### Your task
Identify every line in the material below that contains the word "Among", and copy each of those lines.

### Materials provided

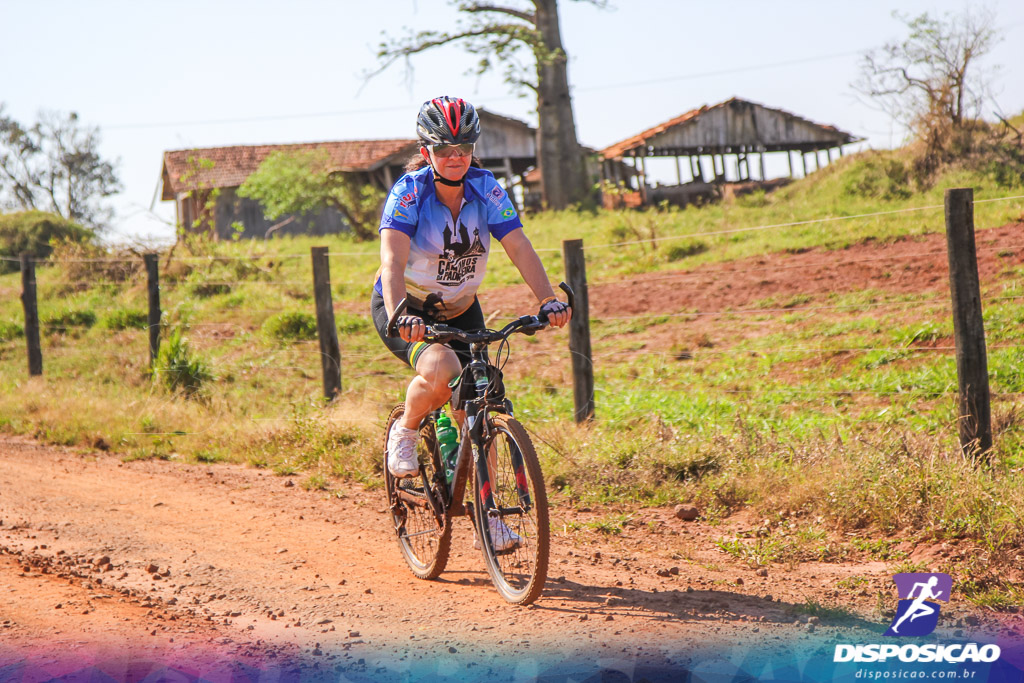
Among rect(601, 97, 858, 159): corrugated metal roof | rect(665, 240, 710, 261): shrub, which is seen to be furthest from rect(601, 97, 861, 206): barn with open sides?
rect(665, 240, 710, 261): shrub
==
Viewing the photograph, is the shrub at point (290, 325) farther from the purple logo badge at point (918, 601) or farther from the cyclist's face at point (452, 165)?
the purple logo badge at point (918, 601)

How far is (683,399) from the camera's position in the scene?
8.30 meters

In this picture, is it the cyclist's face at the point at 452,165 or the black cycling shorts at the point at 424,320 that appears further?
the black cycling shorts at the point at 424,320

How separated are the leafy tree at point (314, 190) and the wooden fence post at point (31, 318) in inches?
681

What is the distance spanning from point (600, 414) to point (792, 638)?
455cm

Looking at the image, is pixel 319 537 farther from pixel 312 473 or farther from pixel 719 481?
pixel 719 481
--
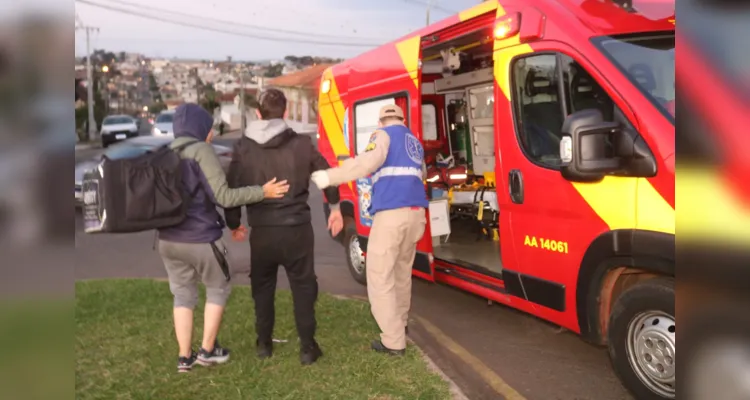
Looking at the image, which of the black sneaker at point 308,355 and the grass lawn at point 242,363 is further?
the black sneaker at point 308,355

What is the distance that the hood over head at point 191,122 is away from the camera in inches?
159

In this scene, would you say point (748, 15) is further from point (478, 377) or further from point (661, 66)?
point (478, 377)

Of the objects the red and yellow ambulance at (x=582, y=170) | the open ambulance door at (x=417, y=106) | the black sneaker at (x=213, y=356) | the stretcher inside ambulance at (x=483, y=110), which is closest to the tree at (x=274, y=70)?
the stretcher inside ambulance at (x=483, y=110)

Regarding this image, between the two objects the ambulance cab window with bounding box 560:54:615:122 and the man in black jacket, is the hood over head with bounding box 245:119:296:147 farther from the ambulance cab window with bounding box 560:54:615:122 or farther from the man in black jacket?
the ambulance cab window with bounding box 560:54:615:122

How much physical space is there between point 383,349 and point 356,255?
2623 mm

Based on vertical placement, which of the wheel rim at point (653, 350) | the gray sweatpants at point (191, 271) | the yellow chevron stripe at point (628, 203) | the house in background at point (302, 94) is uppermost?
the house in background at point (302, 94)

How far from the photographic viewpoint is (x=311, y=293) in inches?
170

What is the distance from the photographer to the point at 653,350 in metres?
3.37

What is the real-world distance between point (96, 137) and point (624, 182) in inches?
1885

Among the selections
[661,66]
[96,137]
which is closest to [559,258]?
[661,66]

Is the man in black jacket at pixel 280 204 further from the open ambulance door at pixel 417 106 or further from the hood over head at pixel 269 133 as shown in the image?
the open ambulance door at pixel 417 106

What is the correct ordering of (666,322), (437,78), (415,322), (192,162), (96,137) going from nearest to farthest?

### Full response
Among rect(601, 97, 858, 159): corrugated metal roof | rect(665, 240, 710, 261): shrub, which is seen to be furthest from rect(601, 97, 861, 206): barn with open sides?
Among the selections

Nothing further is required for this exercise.